Your task: Restate exactly the lines below, from the one containing "Building ArcGIS Cross-Platform" through the final line, and leave out the pictures.

Collected data:
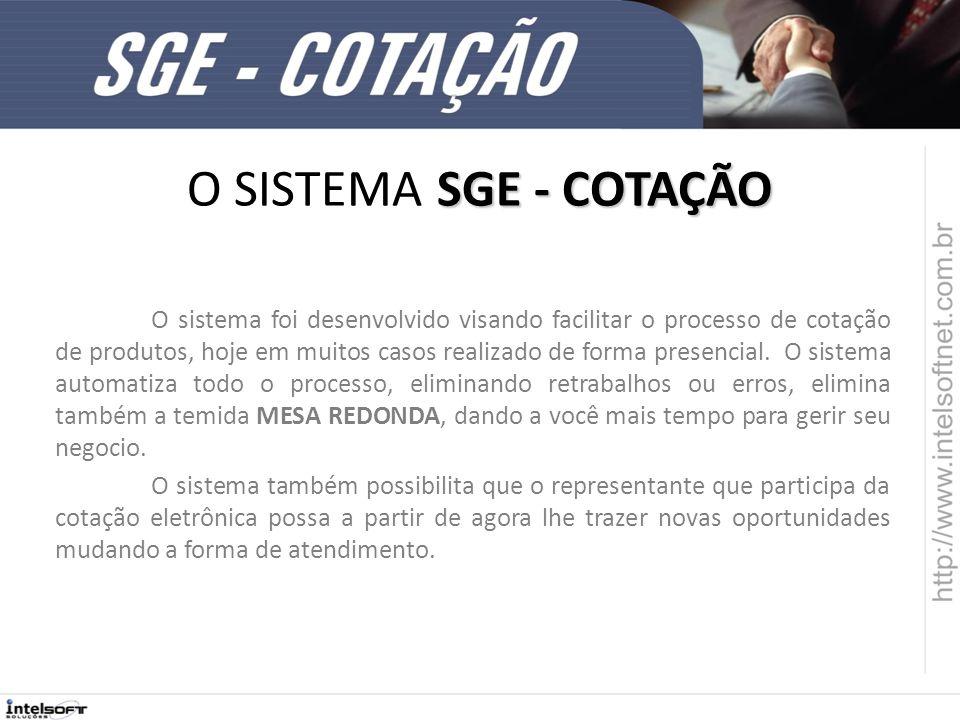 SGE - COTAÇÃO O SISTEMA SGE - COTAÇÃO O sistema foi desenvolvido visando facilitar o processo de cotação de produtos, hoje em muitos casos realizado d
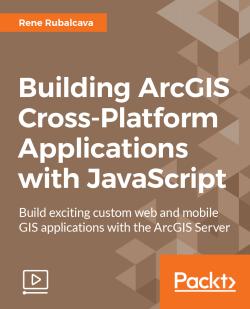 Building ArcGIS Cross-Platform Applications with JavaScript [Video]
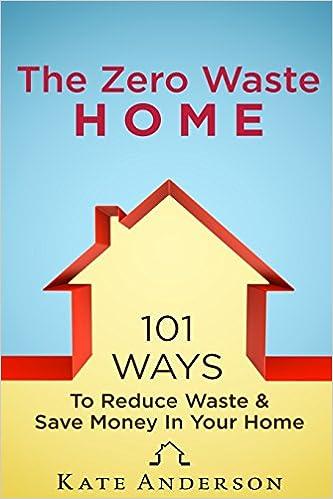 The Zero Waste Home: 101 Ways To Reduce Waste & Save Money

Exercise response:
 Building ArcGIS Cross-Platform Applications with JavaScript [Video]
 The Zero Waste Home: 101 Ways To Reduce Waste & Save Money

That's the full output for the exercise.